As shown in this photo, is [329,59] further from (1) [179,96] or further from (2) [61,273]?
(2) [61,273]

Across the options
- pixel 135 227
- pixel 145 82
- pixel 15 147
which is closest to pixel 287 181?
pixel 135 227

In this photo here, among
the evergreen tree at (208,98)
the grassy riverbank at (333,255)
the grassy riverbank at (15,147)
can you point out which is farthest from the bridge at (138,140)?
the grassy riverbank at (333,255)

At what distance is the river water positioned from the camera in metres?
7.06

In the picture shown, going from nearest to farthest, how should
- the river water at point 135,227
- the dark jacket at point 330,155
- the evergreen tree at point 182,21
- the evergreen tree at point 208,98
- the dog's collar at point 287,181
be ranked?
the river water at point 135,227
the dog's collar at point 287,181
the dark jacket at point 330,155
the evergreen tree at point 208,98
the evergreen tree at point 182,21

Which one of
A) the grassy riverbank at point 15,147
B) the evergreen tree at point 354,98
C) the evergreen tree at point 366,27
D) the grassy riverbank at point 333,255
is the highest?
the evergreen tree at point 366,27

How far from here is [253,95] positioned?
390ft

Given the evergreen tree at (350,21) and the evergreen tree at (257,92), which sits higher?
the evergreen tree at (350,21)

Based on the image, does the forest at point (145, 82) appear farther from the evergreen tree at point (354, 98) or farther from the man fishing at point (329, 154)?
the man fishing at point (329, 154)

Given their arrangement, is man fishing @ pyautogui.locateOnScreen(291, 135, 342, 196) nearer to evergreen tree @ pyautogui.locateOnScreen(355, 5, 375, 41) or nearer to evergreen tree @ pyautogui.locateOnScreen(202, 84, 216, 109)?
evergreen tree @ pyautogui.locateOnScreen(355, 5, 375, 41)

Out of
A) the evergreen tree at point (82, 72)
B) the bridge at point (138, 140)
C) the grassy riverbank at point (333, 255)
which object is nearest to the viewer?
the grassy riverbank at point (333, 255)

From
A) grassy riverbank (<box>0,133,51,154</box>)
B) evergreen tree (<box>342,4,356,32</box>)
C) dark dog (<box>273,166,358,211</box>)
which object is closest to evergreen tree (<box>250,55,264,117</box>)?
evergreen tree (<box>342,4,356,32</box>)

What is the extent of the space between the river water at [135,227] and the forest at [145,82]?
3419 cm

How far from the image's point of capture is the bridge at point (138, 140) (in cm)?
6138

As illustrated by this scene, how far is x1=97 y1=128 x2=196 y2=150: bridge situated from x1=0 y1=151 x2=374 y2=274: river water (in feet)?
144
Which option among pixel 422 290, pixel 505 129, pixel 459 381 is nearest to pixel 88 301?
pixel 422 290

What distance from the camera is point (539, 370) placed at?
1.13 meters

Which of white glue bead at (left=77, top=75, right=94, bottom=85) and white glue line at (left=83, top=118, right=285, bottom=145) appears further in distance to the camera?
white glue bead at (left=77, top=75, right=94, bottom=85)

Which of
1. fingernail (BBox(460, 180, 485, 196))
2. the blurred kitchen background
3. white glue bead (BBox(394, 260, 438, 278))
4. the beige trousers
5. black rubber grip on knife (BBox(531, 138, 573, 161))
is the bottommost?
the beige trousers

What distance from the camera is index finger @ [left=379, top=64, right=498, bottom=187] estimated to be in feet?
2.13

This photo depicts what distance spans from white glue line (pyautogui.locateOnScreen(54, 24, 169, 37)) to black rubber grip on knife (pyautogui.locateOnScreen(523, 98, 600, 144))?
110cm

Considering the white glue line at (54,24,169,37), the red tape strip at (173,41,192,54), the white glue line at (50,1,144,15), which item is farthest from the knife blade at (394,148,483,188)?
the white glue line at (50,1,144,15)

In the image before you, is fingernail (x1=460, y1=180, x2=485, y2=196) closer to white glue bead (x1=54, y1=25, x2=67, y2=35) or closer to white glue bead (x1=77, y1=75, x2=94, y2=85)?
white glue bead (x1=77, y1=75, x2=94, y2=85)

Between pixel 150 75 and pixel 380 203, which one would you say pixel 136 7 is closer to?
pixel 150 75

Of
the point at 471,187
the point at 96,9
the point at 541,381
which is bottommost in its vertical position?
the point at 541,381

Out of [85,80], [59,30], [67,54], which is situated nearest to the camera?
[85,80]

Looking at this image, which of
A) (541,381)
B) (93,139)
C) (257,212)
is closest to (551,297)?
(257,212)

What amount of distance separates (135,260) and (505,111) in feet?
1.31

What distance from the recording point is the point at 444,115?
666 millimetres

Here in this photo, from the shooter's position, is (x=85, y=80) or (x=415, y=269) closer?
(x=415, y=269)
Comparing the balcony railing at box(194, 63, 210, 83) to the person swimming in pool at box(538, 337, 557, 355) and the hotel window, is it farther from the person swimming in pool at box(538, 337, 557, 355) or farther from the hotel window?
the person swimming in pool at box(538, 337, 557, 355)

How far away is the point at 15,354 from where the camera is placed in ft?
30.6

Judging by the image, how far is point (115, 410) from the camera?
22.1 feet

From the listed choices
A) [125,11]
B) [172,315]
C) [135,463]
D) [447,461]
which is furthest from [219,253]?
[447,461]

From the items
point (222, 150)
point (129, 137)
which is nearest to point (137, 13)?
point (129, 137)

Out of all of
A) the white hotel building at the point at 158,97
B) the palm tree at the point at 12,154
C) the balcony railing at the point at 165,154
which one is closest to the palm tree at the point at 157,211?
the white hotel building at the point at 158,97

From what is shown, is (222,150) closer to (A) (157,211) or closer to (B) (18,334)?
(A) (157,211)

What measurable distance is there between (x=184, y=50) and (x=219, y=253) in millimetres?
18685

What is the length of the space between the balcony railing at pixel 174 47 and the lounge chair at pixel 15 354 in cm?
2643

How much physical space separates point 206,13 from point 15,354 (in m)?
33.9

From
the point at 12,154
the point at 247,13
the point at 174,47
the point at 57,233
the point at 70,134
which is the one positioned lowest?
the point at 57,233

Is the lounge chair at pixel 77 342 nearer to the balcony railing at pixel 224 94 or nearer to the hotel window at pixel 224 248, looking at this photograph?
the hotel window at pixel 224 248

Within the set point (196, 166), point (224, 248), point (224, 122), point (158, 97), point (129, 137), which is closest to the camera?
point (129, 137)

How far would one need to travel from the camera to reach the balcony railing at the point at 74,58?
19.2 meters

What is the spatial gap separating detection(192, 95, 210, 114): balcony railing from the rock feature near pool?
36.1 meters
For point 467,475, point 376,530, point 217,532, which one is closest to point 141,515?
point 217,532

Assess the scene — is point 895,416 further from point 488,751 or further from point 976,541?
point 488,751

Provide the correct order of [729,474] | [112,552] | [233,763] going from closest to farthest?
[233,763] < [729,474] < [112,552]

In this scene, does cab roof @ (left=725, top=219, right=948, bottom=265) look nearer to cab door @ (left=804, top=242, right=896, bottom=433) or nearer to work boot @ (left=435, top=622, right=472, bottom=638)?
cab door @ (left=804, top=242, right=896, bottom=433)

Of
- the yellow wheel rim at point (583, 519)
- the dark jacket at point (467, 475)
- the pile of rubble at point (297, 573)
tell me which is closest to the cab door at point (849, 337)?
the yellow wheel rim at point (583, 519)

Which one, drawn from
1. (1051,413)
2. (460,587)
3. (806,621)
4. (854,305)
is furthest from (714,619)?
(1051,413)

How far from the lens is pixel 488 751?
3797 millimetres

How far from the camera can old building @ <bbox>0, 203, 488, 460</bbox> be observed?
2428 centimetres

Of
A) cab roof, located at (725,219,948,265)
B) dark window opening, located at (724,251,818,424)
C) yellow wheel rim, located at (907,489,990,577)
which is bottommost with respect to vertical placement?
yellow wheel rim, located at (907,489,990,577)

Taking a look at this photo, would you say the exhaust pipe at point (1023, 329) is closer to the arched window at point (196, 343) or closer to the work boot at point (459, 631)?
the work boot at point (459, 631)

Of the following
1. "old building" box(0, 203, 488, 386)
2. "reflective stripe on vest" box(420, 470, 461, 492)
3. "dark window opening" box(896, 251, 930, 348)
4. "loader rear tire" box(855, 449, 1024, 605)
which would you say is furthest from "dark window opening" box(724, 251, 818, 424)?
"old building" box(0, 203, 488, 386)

* * * * * * * * *

EXERCISE INSTRUCTIONS: Rewrite everything in the listing above from the line containing "How far from the camera" down to the line containing "2428 centimetres", request included. Multiply each distance in the answers by 0.9 and round to whole numbers, halves up, leaving the request unchanged.

OUTPUT OF THE EXERCISE:
How far from the camera can old building @ <bbox>0, 203, 488, 460</bbox> be observed?
2185 centimetres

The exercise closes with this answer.